Sennet - der avancierte Komikfabrikant
Sprecherin: Im Slapstick des amerikanischen Kinos lassen sich zwei Schulen unterscheiden, die man mit den Namen der Regisseure Mack Sennett und Hal Roach in Verbindung bringen könnte. Sennett ist der Choreograph der entfesselten wilden Jagd durch Gebäude und Städte, bei der die groteske Polizeitruppe der Keystone Kops in ihrem Auto, vor dem sich Passanten mit entsetzten Sprüngen retten, um Straßenecken wirbelt.
Überhaupt enden unzählige Filme dieses Typus mit einer hektischen Verfolgungsjagd. Roach dagegen führt seine Figuren – etwa Laurel und Hardy – in eine eher statische, mit hundert Möglichkeiten der Verwicklung ausgestattete Peinlichkeitssituation "und sieht", wie Raymond Durgnat trocken bemerkt, "ihnen methodisch dabei zu, wie sie nicht wieder herauskommen".
Sprecher: Sennett scheint insofern der weiter avancierte Komikfabrikant, als er die urbane Schockerfahrung losgelassener Geschwindigkeit zelebriert, ein Virilio der Sahnetorten: Alles ist zapplig-schnell geworden, so rasch, dass man es auf den ersten Blick nicht verarbeiten kann. Deshalb hat der komische Topos des "double-take", des zweimaligen Hinschauens so große Bedeutung: Ein Schauspieler sieht etwas Verrücktes oder Bedrohliches, nimmt es aber nicht eigentlich begreifend wahr und schaut wieder weg; eine Sekunde später ist die Wahrnehmung da und der Kopf ruckt entsetzt zum zweiten Mal in die alte Richtung.
Sprecherin: Das Mechanische, Zapplige dieser Filme lässt gerne die schauspielerische Virtuosität übersehen. Das Zeichen der Genialität des Komikers war seine Fähigkeit, dem Altvertrauten subtile neue Varianten abzugewinnen. Der Kritiker James Agee schrieb in dem wohl historisch wichtigsten Aufsatz über den Slapstick, "Comedy’s Greatest Era", der – bereits nostalgisch-retrospektiv – 1949 in Life erschien:
Sprecher: Die meiste Zeit bekam Chaplin seine Lacher weniger wegen der Gags an sich oder wegen seiner Fähigkeit, sie in irgendeinem gewöhnlichen Sinn zu melken, sondern durch seine geniale Begabung für das, was man die Färbung nennen könnte: die perfekte, ewig wechselnde Inszenierung seiner körperlichen und emotionalen Haltung zu einem Gag.

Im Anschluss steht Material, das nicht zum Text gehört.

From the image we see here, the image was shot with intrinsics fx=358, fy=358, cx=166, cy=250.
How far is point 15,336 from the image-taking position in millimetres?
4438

Sprecherin: Der englische Lyriker A. S. J. Tessimond schreibt in einem Gedicht, das "Chaplin" heißt:
Sprecher: God kicks us in the pants and sets banana-skins on the stairs.
Sprecherin: "Gott tritt uns in den Hintern und legt Bananenschalen auf die Treppe."
Das dürfte, setzt man für "Gott" den Zufall, das Leben oder unsere eigene Ungeschicklichkeit, die eine Wahrheit des Slapstick sein: das Bananenschalenhafte, uns ausrutschen Lassende unserer Umwelt.
Sprecher: Die andere: Wenn wir uns wie ein Automat verhalten, wie eine Maschine, wie ein Gegenstand, dann bekommt die Redeweise von der "Tücke des Objekts" einen neuen Sinn.